Requirement: Pictures stay out of the output. Return exactly the lines below from the one with "Дамско палто Edc By Esprit" down to the one with "Kissy Kissy Girls'", both included, and nothing more.

** Records supplied follows **

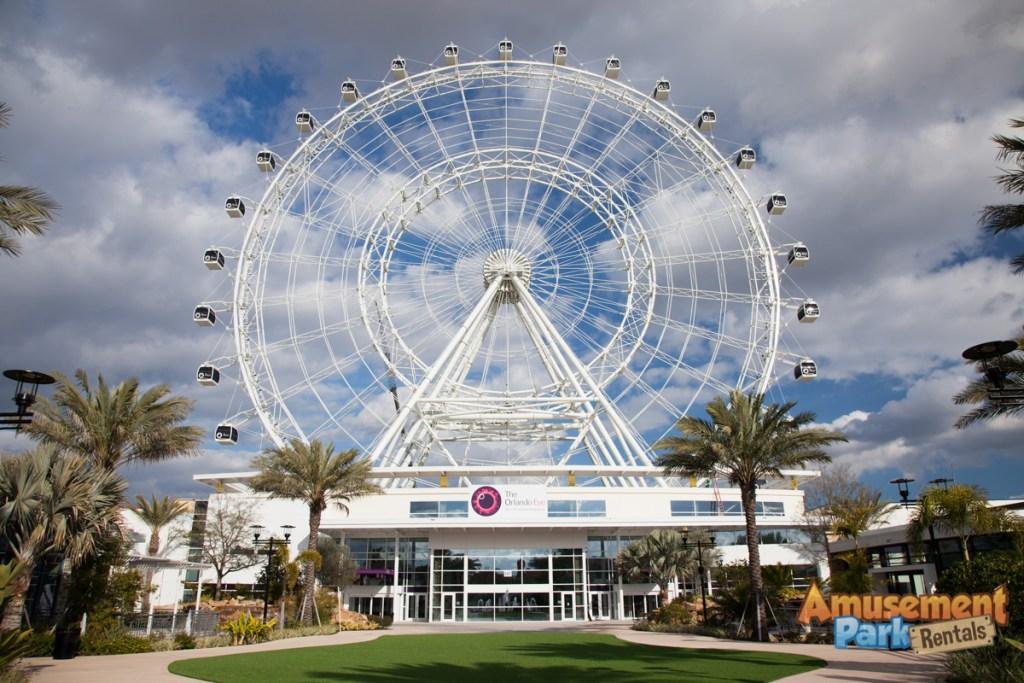 The Eye of Orlando Ferris Wheel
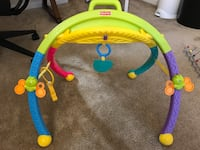 blue, yellow, and purple activity gym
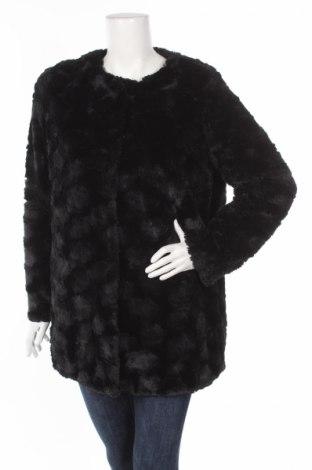 Дамско палто Edc By Esprit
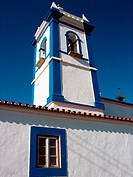 Church of San Geraldo. Alentejo. Portugal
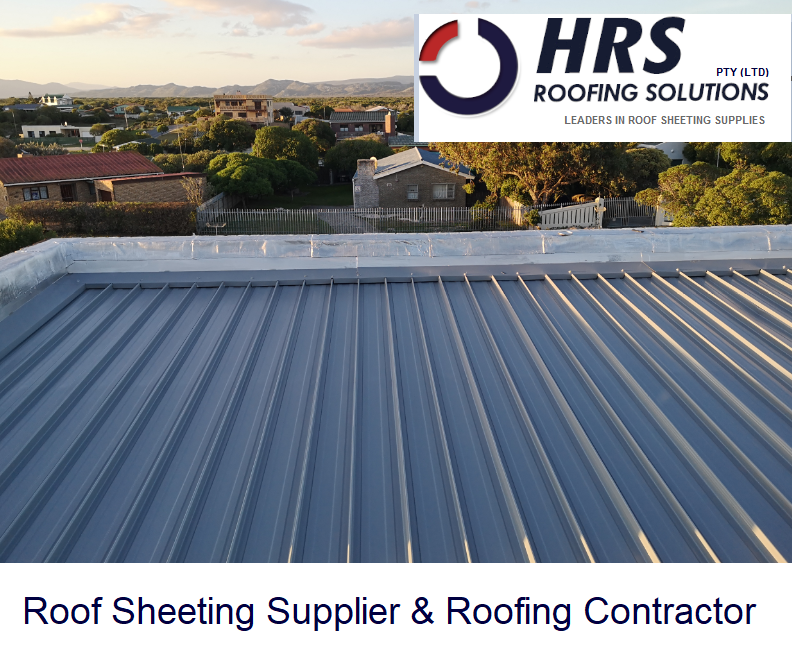 Industrial Roofing Contractor, HRS Roofing Solutions, Roofing somerset west, roofing bellville, roofing paarl, roofing, stellenbosch 5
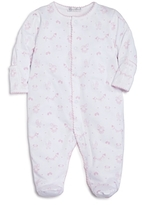 Kissy Kissy Girls' Rockabye Buggy Print Footie - Baby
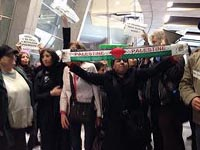 PCHR condemns banning of dozens of european solidarity activists by Israel from travelling to the occupied territories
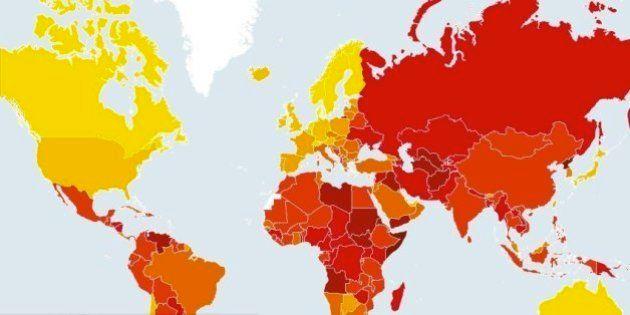 世界の腐敗度ランキング、最悪の国はアフリカとアジアのあの国 日本は?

** End of Records supplied **

Solution:
 Дамско палто Edc By Esprit
 Church of San Geraldo. Alentejo. Portugal
 Industrial Roofing Contractor, HRS Roofing Solutions, Roofing somerset west, roofing bellville, roofing paarl, roofing, stellenbosch 5
 Kissy Kissy Girls' Rockabye Buggy Print Footie - Baby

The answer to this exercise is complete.